__Task prompt__:
In the records below, repeat exactly the lines between the line holding "Bales of Hay on Farmland in Woolhampton" and the line holding "Bathroom Image of", inclusive, and drop the pictures.

(Image-text web data)
------------------------------------

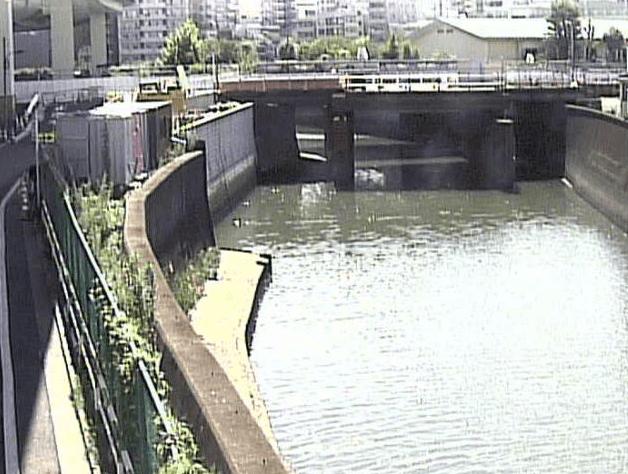 石神井川新柳橋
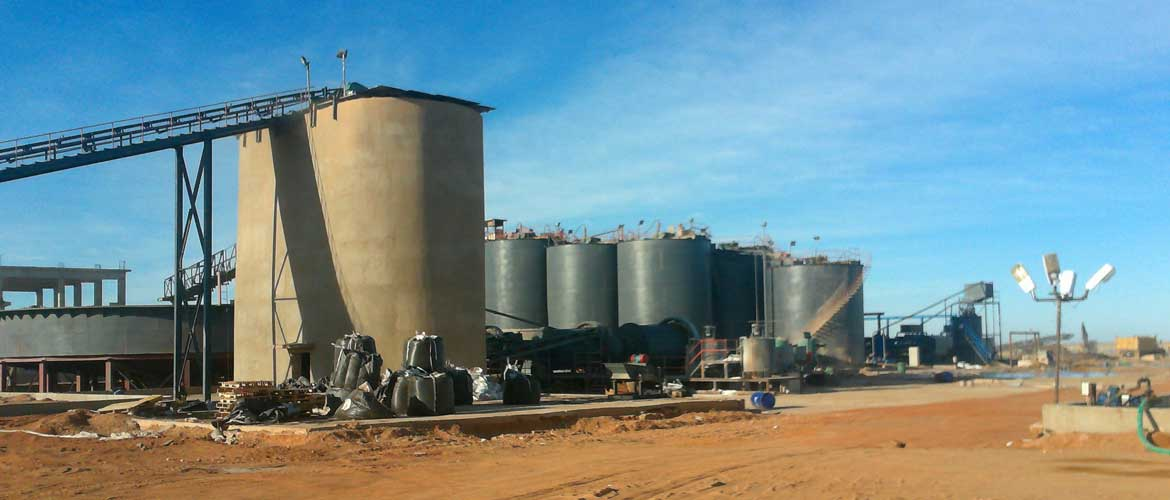 Gold-CIL-plant-in-Sudan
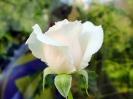 weisse_rose_2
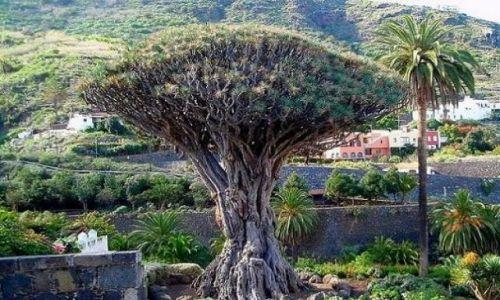 Zdjęcie HISZPANIA / teneryfa / Icod de los Vinos / Smocze drzewo drago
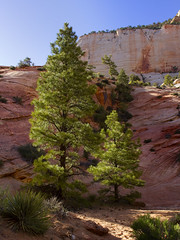 Zion National Park Utah: East side with slick rock (swissuki) Tags: zion national nature park landscape east side usa ut utah mountain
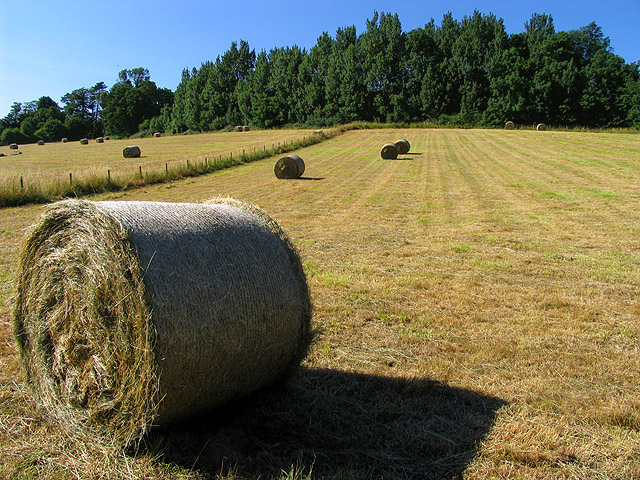 Bales of Hay on Farmland in Woolhampton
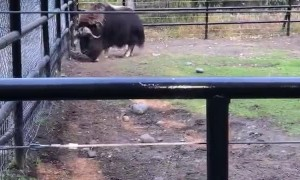 Male Musk Ox Means Business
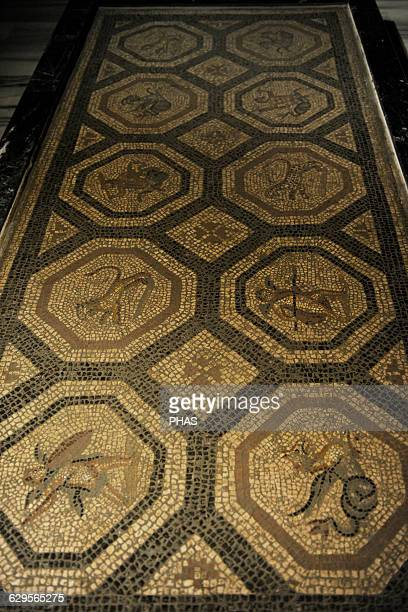 Roman floor mosaic Coloured stone and mortar 2nd century AD From Cos Archaeological museum Istanbul Turkey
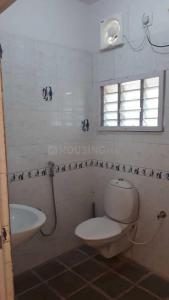 Bathroom Image of PG 4441640 Bommanahalli in Bommanahalli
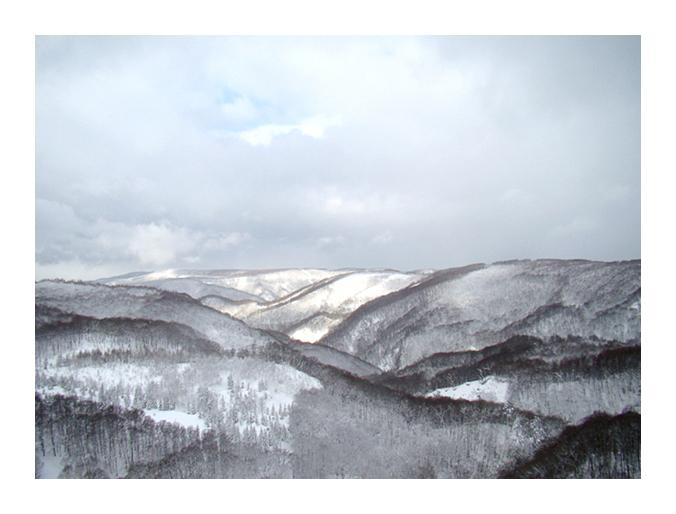 \'푸른숲\' 아오모리 온천 명상여행2 : 스카유(酸ヶ湯)온천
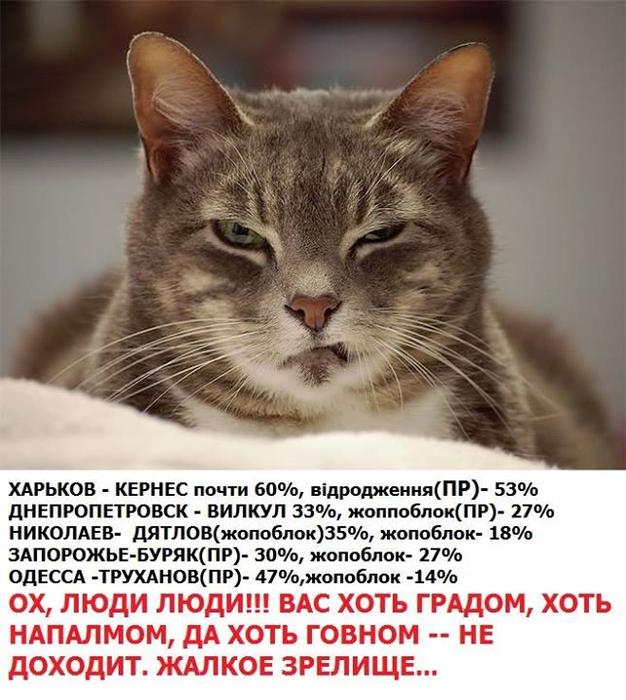 Коалиция не смогла договориться о дате проведения выборов в Мариуполе и Красноармейске, - Луценко - Цензор.НЕТ 4295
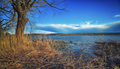 Lake shore and a beautiful cloudscape - PhotoDune Item for Sale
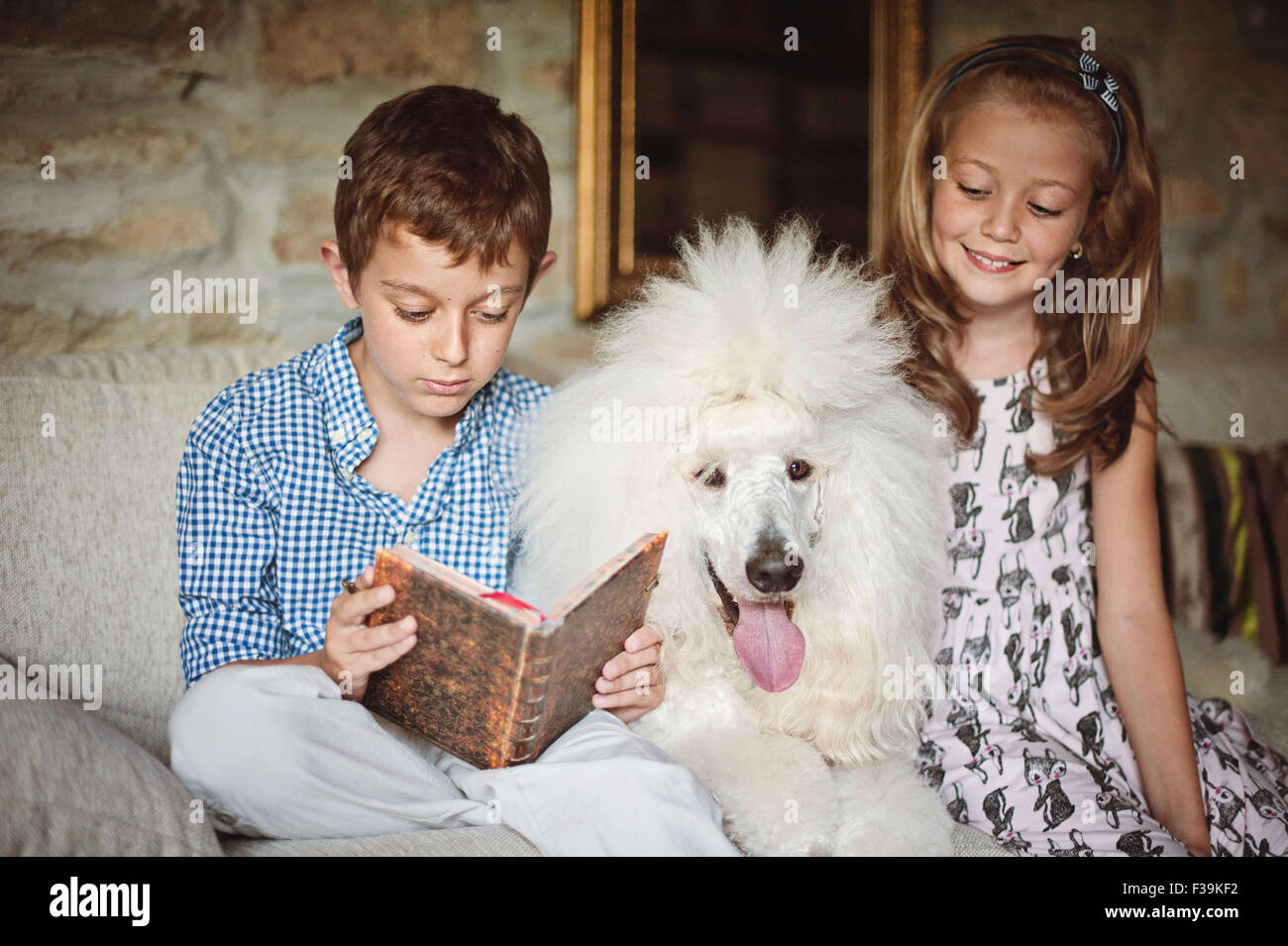 Boy and girl reading a book with their pet poodle dog - Stock Image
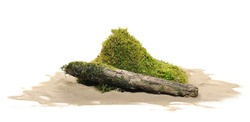 Green moss on rotten tree and sand isolated on white background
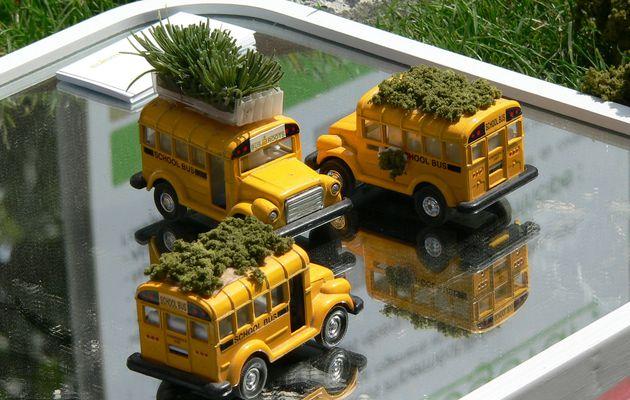 Les Bus Roots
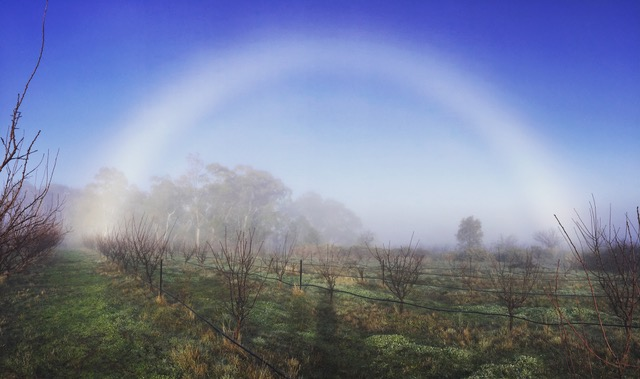 TFG orchard white rainbow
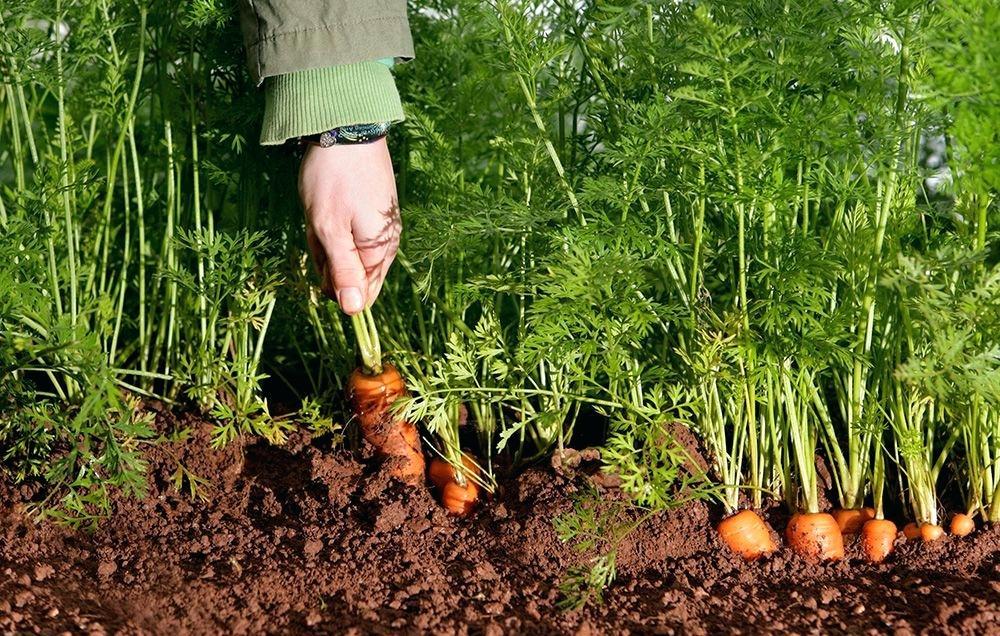 Календарь посадки моркови в конце мая 2019 семенами в открытый грунт: самые благоприятные дни лунного календаря, сроки созревания разных сортов, важные условия урожайного посева, что следует учесть и использовать в мае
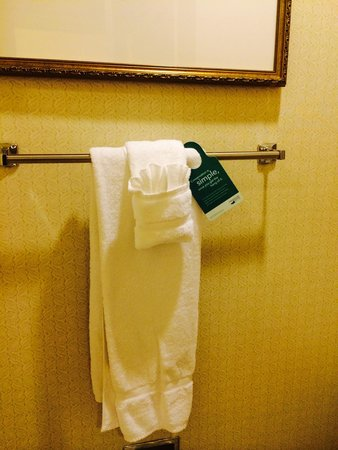 """Homewood Suites by Hilton Atlanta - Cumberland / Galleria : No towels  or tissue left """"after cleaning """""""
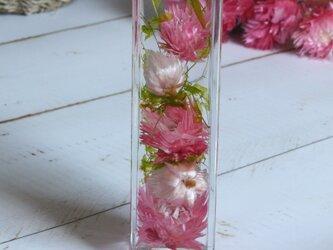 【送料無料】ハーバリウム シルバーディジー(ピンク)の画像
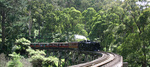 Puffing Billy, crossing it's famous bridge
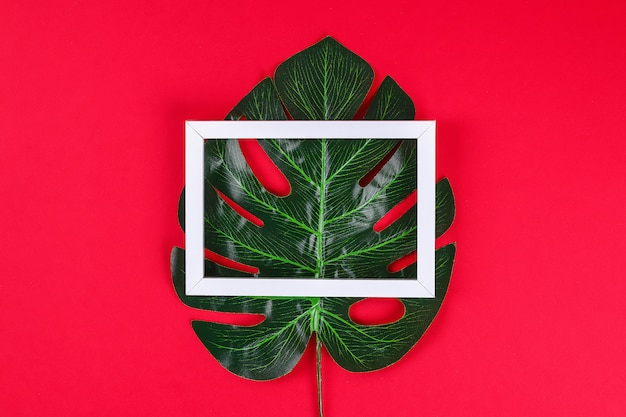 Summer ideas concept tropical leaf white black frame border on red surface.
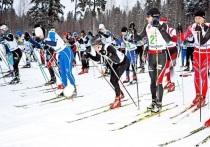 В Перми на «Лыжню России» зарегистрировалось почти 4 тысячи человек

------------------------------------

__Solution for this task__:
 Bales of Hay on Farmland in Woolhampton
 Male Musk Ox Means Business
 Roman floor mosaic Coloured stone and mortar 2nd century AD From Cos Archaeological museum Istanbul Turkey
 Bathroom Image of PG 4441640 Bommanahalli in Bommanahalli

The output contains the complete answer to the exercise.